───── TRECHO DA FONTE

Ao comer uma fruta, sentir o cheiro, o sabor, a textura e o próprio processo de mastigação. Escutar como bate o coração antes e depois de uma corrida. Identificar os diferentes sons do ambiente. Perceber quando chega a vontade de fazer xixi e de tomar água, ou quando acontece um sentimento forte dentro da gente. Assim, de maneira simples, o Mindfulness vem sendo praticado entre as crianças da be.Living desde que são pequenininhas, como uma espécie de treino para manter a percepção acordada, momento a momento, sobre o que se passa no mundo interno e ao redor.
Tudo começou em 2017, quando os professores da escola participaram de um curso de formação em Mindfulness com o objetivo de conhecer e apresentar para as crianças esta potente ferramenta que ajuda a desenvolver o autoconhecimento e traz muitos benefícios como aumento da capacidade de foco e concentração, redução de ansiedade e maior equilíbrio emocional.
Desde então, o Mindfulness passou a fazer parte do currículo do Ensino Fundamental, que passou a contar com a presença de uma professora especialista, enquanto que na Educação Infantil, ficou a critério das professoras aplicarem elas próprias os conteúdos aprendidos na formação conforme sentissem que fosse importante e possível de inseri-los no dia a dia.
Para a professora Renata Ottoniel, da Educação Infantil, a experiência da formação foi arrebatadora. “Foi muito forte para mim pois passei por uma transformação pessoal. Sempre fui muito ansiosa e acho que ser professor causa ansiedade porque trabalhamos muito com prazo, tem um calendário a ser cumprido, estamos sempre pensando seis meses para frente. Conhecer e começar a praticar mindfulness me ensinou a vivenciar o presente, a trazer tranquilidade para os meus dias e transformou também a forma como eu enxergava o dia das crianças. Comecei a me questionar: Por que tudo tem que ser sempre tão agitado? Passei a perceber quando havia hiperatividade e excesso de estímulo, quando eu estava trazendo muitas propostas no mesmo dia, quando eu estava muito agitada ou falando alto demais e o efeito que isso causava nas crianças”.
Renata sentiu muita identificação com a prática e buscou aprofundar seus estudos. “Passei a ler sobre mindfulness e sua origem, conheci autores, fiz uma conexão com autores da inteligência emocional, da psicanálise, da neurociência, com o próprio construtivismo, quis conhecer, me apropriar daquilo, vivenciar na minha vida e levar com profundidade para as crianças. Consegui fazer um paralelo entre o mindfulness para crianças da Educação Infantil e o desenvolvimento das habilidades emocionais e do autoconhecimento”.

──────────
───── REGISTROS

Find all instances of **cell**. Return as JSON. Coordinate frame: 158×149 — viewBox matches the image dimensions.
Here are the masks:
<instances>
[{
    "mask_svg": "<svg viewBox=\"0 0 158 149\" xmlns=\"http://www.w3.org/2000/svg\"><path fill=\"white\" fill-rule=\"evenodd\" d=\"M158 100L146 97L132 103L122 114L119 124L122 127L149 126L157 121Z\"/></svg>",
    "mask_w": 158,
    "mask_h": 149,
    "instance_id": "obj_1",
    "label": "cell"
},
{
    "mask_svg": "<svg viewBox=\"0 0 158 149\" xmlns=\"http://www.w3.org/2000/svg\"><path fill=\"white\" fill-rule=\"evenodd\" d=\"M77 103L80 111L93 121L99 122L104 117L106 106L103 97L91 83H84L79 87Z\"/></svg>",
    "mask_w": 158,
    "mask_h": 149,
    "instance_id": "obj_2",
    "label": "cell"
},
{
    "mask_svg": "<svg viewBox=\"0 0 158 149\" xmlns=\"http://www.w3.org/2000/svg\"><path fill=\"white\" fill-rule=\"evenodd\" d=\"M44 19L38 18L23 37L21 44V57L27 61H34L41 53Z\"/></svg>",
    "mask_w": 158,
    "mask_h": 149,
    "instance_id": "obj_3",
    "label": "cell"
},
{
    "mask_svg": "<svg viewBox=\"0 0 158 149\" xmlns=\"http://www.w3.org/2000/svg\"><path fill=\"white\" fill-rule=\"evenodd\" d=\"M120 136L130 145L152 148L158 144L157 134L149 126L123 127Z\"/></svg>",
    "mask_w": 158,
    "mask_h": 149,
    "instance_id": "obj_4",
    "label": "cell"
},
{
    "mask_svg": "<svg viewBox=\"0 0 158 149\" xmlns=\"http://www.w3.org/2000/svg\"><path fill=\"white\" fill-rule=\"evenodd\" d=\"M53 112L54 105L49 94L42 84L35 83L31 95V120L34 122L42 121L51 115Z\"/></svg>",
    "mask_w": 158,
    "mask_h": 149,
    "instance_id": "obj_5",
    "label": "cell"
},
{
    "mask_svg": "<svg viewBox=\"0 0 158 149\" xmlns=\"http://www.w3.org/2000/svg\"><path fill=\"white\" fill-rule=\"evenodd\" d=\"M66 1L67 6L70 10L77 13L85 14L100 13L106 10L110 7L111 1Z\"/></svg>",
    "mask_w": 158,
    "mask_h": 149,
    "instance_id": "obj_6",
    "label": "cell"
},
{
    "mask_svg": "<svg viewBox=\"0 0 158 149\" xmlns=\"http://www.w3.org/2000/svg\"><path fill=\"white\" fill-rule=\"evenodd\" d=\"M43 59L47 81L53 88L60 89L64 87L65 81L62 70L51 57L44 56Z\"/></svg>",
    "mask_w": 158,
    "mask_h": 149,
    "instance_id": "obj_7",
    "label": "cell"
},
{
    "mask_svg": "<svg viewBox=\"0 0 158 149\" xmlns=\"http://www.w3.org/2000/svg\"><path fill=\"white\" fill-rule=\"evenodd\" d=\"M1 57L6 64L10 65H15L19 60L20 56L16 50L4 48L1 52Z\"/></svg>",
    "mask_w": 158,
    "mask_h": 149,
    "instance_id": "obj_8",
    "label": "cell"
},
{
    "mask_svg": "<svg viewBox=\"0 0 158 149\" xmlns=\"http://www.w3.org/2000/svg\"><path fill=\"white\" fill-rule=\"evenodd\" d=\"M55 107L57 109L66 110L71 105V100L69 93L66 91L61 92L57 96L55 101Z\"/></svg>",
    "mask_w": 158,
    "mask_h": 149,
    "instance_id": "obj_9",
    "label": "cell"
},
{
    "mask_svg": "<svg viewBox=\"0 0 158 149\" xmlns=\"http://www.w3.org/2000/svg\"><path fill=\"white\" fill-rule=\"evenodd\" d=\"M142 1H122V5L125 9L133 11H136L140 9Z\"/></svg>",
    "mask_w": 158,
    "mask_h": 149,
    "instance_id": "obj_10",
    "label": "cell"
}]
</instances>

──────────

— COMPLETE O SEGUINTE —
1. Reescreva, por favor, o texto sobre mindfulness na escola, tudo desde "Ao comer uma" até "e ao redor.", trocando "fruta" por "maçã".
2. Devolva cada linha dos registros em que aparece a palavra "instances".

— RESPOSTAS DO EXERCÍCIO —
1.
Ao comer uma maçã, sentir o cheiro, o sabor, a textura e o próprio processo de mastigação. Escutar como bate o coração antes e depois de uma corrida. Identificar os diferentes sons do ambiente. Perceber quando chega a vontade de fazer xixi e de tomar água, ou quando acontece um sentimento forte dentro da gente. Assim, de maneira simples, o Mindfulness vem sendo praticado entre as crianças da be.Living desde que são pequenininhas, como uma espécie de treino para manter a percepção acordada, momento a momento, sobre o que se passa no mundo interno e ao redor.

2.
Find all instances of **cell**. Return as JSON. Coordinate frame: 158×149 — viewBox matches the image dimensions.
<instances>
</instances>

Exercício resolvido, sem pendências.